**SET TASK**
Please repeat the rows word for word, starting at the line that contains "The scene captured" and ending after the line that contains "From the viewer's". Omit the pictures from your reply.

**RECORDS FOR THIS EXERCISE**
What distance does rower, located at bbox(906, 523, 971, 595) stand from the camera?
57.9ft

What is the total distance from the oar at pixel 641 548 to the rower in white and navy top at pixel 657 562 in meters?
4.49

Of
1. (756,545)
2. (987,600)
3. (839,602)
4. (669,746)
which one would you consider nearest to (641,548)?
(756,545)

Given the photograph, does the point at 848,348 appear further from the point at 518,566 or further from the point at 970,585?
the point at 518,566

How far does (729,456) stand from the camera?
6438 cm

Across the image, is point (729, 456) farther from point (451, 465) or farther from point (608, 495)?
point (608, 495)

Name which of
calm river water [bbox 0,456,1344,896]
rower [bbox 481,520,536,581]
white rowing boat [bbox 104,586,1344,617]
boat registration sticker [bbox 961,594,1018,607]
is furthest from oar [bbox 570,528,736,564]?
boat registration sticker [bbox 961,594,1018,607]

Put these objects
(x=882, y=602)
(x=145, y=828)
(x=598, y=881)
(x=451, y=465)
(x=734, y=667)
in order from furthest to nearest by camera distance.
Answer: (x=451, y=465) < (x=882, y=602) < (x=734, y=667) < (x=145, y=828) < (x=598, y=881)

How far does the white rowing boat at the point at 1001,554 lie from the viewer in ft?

--

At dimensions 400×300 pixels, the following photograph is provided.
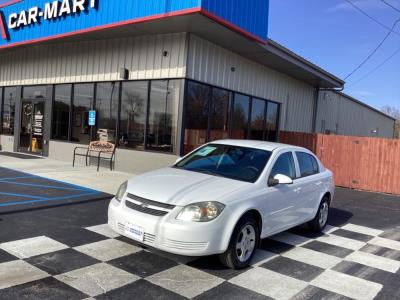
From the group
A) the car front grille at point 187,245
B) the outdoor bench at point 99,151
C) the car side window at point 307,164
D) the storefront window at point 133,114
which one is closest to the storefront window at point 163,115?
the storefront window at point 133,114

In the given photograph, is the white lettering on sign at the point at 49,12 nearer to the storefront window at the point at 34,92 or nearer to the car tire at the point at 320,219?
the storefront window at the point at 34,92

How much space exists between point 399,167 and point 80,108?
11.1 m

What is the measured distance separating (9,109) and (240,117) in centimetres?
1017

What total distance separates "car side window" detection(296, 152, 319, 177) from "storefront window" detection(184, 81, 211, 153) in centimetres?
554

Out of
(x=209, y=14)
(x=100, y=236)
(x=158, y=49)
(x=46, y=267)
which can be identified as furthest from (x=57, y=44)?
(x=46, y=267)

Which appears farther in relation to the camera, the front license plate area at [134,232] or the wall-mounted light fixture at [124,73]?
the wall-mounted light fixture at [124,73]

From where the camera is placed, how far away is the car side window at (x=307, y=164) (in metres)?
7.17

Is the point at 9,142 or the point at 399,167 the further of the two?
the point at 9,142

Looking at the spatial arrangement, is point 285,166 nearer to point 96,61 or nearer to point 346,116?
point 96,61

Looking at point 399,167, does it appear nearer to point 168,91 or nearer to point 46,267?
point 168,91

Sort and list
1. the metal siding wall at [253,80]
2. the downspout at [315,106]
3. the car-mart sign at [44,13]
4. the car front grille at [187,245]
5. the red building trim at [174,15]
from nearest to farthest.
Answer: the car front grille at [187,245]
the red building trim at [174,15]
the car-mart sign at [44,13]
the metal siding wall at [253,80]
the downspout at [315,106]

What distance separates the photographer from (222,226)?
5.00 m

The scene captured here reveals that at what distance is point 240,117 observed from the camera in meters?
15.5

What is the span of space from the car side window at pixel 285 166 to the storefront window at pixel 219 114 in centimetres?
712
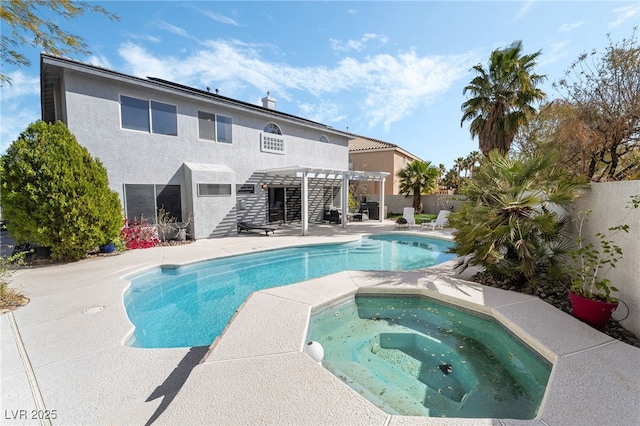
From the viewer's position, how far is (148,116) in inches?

**THE RESULT**
The scene captured here reveals that at what distance is point 240,117 observed from the camera in meters?
15.5

What is the span of space from the car side window at pixel 285 166 to the storefront window at pixel 219 114 in centimetres?
712
From the viewer's position, how far is (148,116) in inches?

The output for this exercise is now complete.